• [Instruction] Please lay out the records as a JSON list of strings, starting at the line that contains "How far from" and ending at the line that contains "which is closest to car". Give one string per line, and leave out blank lines.

• [Records supplied]

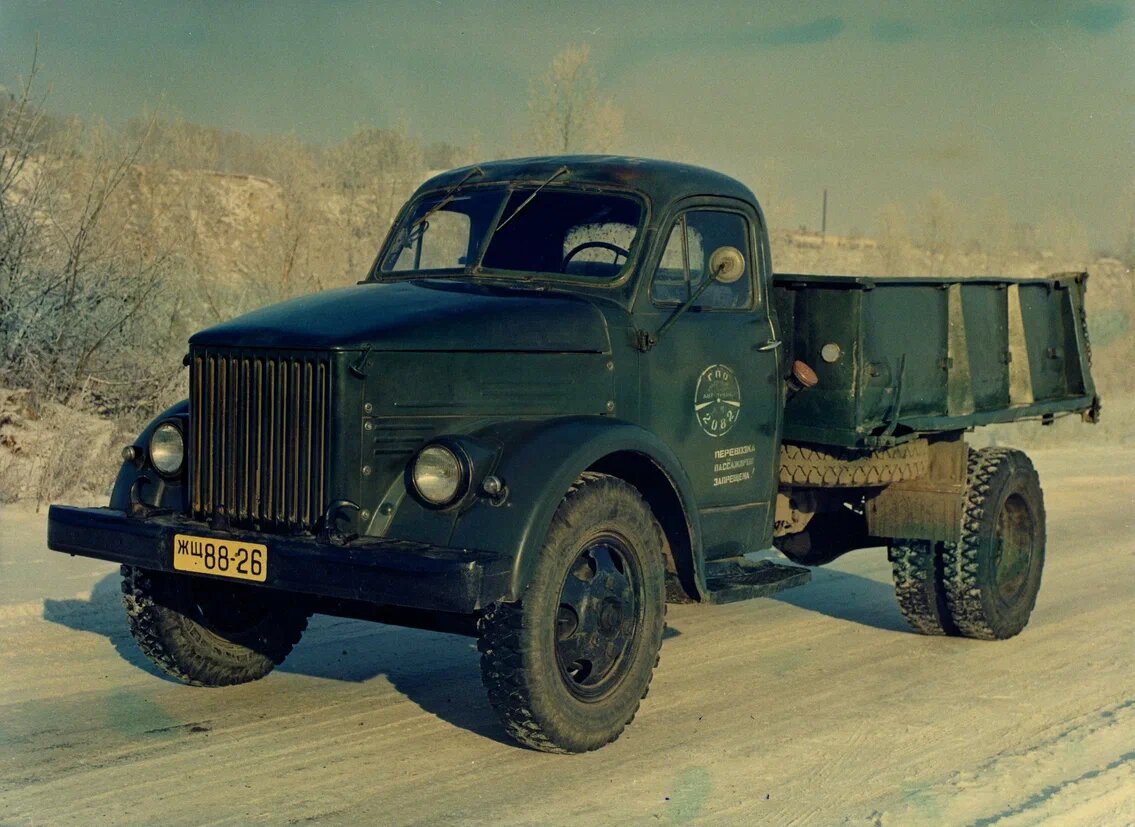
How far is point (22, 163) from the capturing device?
---
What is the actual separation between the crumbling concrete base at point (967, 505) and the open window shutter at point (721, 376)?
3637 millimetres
==
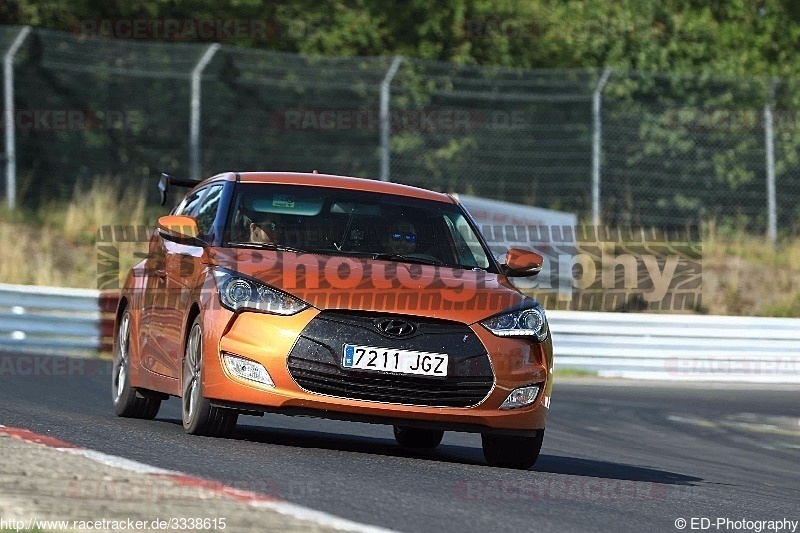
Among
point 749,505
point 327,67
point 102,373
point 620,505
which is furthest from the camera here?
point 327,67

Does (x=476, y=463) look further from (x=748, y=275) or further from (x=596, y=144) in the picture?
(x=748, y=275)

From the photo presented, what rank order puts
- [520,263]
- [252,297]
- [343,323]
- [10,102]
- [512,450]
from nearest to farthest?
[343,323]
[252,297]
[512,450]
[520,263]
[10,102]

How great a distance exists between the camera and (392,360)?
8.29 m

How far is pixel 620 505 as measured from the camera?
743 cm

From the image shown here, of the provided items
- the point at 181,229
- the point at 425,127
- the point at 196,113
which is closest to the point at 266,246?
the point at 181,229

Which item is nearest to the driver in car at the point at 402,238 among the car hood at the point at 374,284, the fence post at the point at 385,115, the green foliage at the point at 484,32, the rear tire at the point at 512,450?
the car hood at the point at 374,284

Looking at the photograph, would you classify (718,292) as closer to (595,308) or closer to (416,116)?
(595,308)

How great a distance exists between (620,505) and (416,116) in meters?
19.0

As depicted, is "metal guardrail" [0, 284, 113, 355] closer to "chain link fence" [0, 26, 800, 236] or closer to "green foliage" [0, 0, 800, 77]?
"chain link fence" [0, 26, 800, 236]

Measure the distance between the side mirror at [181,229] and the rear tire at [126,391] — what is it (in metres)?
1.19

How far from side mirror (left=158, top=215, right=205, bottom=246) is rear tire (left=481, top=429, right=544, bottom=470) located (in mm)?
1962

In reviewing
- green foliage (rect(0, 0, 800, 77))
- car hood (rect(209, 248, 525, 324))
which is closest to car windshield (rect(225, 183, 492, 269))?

• [Complete answer]
[
  "How far from side mirror (left=158, top=215, right=205, bottom=246) is rear tire (left=481, top=429, right=544, bottom=470) located (in mm)?",
  "1962",
  "In reviewing",
  "- green foliage (rect(0, 0, 800, 77))",
  "- car hood (rect(209, 248, 525, 324))",
  "which is closest to car windshield (rect(225, 183, 492, 269))?"
]